PROMPT => Rewrite all of the data below with "shadow on grass" changed to "shadow on lawn" everywhere it appears, keeping everything else the same.

SUPPLIED ENTRIES =>
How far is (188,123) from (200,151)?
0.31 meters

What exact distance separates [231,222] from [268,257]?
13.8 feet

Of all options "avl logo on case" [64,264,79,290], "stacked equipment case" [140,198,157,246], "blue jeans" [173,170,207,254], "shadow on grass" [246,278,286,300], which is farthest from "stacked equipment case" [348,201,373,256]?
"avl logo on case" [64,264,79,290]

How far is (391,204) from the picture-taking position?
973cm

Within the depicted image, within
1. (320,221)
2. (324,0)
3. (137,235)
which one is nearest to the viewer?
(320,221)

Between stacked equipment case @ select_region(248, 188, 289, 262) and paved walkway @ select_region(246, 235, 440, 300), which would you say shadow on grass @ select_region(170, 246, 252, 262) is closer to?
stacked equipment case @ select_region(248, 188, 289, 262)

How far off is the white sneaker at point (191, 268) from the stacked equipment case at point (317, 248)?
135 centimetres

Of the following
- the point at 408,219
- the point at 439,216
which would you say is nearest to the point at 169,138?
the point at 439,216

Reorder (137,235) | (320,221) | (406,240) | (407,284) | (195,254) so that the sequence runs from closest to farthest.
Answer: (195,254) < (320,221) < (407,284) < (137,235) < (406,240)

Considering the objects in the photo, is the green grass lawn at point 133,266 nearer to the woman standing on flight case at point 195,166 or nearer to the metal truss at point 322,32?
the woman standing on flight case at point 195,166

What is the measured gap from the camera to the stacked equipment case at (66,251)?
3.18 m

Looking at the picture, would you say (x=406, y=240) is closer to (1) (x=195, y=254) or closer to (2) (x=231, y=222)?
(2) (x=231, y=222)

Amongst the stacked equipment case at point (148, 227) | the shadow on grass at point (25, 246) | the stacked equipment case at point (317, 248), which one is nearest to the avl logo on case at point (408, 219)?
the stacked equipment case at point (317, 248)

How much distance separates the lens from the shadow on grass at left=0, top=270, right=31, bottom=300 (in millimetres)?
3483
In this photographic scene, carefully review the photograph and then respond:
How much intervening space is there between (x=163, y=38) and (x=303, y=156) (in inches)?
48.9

RESPONSE TO THIS EXERCISE =>
How far is (188,123) from (200,151)?
0.31 meters

What exact distance separates [231,222] from [268,257]?
13.8 feet

Of all options "avl logo on case" [64,264,79,290], "stacked equipment case" [140,198,157,246], "blue jeans" [173,170,207,254], "shadow on lawn" [246,278,286,300], which is farthest from "stacked equipment case" [348,201,373,256]?
"avl logo on case" [64,264,79,290]

How far is (391,204) from the picture-taking position?
973cm

Within the depicted image, within
1. (320,221)
2. (324,0)
3. (137,235)
which one is nearest to the viewer?
(320,221)

Between stacked equipment case @ select_region(248, 188, 289, 262) and paved walkway @ select_region(246, 235, 440, 300), which would you say shadow on lawn @ select_region(170, 246, 252, 262) is closer to?
stacked equipment case @ select_region(248, 188, 289, 262)

How far off is the white sneaker at point (191, 268) from the stacked equipment case at point (317, 248)?
135 centimetres

Of the following
- the point at 408,219
- the point at 439,216
which would you say is nearest to the point at 169,138?
the point at 439,216

Reorder (137,235) | (320,221) | (406,240) | (407,284) | (195,254) so that the sequence runs from closest to farthest.
Answer: (195,254) < (320,221) < (407,284) < (137,235) < (406,240)

Considering the objects in the photo, is the green grass lawn at point 133,266 nearer to the woman standing on flight case at point 195,166 or nearer to the metal truss at point 322,32?
the woman standing on flight case at point 195,166

What is the measured gap from the camera to the stacked equipment case at (66,251)?
3.18 m

Looking at the picture, would you say (x=406, y=240) is closer to (1) (x=195, y=254) or closer to (2) (x=231, y=222)?
(2) (x=231, y=222)

Amongst the stacked equipment case at point (148, 227) | the shadow on lawn at point (25, 246) | the stacked equipment case at point (317, 248), which one is nearest to the avl logo on case at point (408, 219)?
the stacked equipment case at point (317, 248)

How much distance separates the lens from the shadow on lawn at left=0, top=270, right=31, bottom=300 (in millimetres)?
3483
In this photographic scene, carefully review the photograph and then respond:
How much intervening space is there between (x=163, y=38) and (x=303, y=156) (in inches)?
48.9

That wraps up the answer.